About this task >>
Please edit the part that opens with the line containing "EVH MIJ Series" and closes with the line containing "Chrissy Tluczek": replace "Stealth Black" with "Gloss White" and leave everything else unchanged. Return only those lines.

Material provided >>
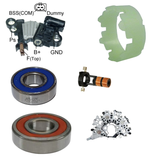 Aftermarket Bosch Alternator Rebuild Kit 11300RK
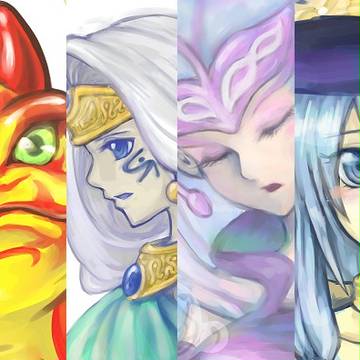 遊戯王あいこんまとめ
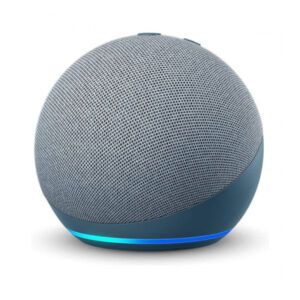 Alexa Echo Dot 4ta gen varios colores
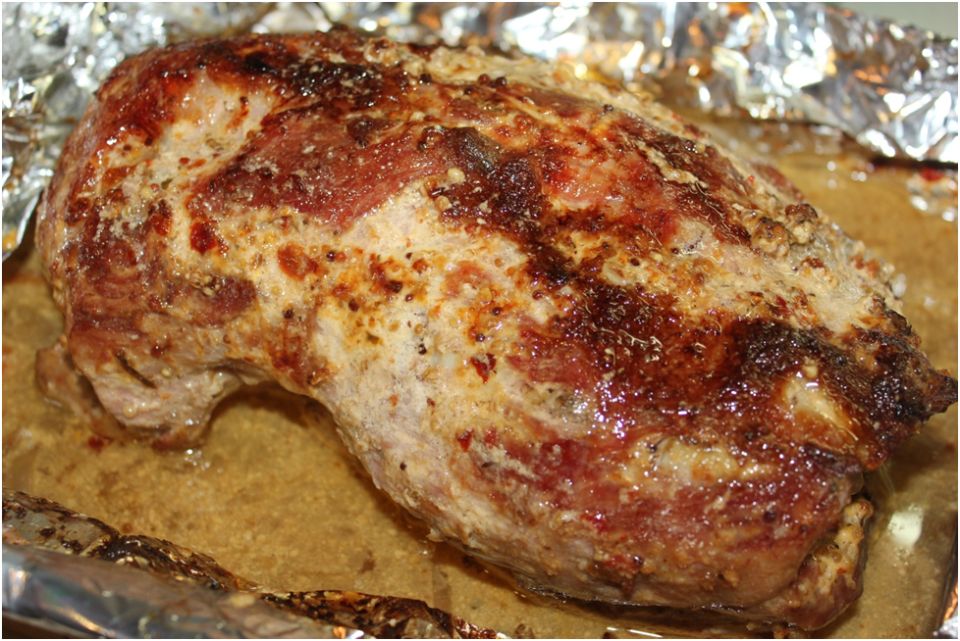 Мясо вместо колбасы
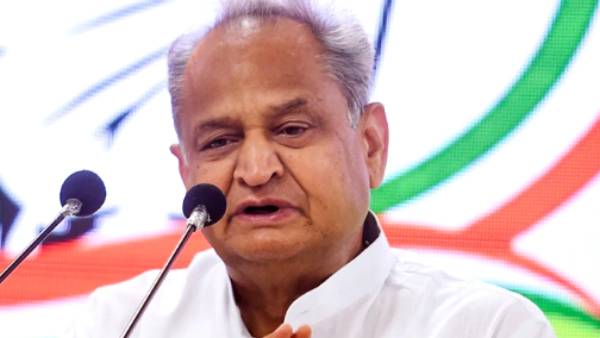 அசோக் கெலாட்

==

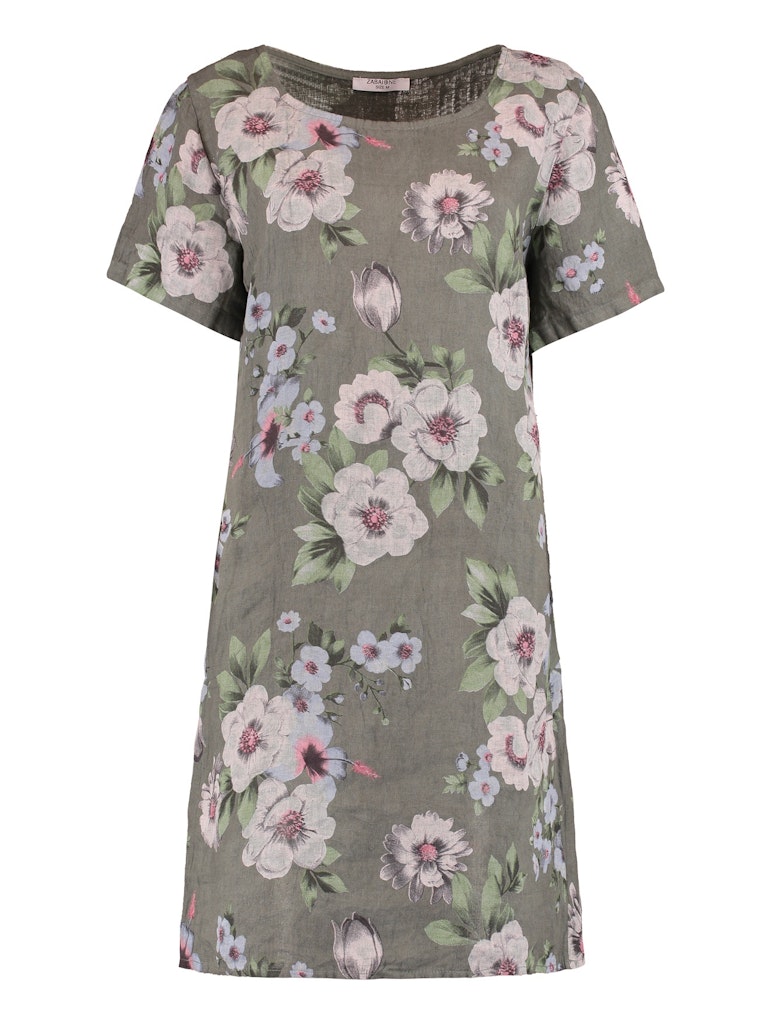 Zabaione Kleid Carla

...

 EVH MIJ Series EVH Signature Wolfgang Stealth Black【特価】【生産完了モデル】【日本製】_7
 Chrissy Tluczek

Response to this exercise >>
 EVH MIJ Series EVH Signature Wolfgang Gloss White【特価】【生産完了モデル】【日本製】_7
 Chrissy Tluczek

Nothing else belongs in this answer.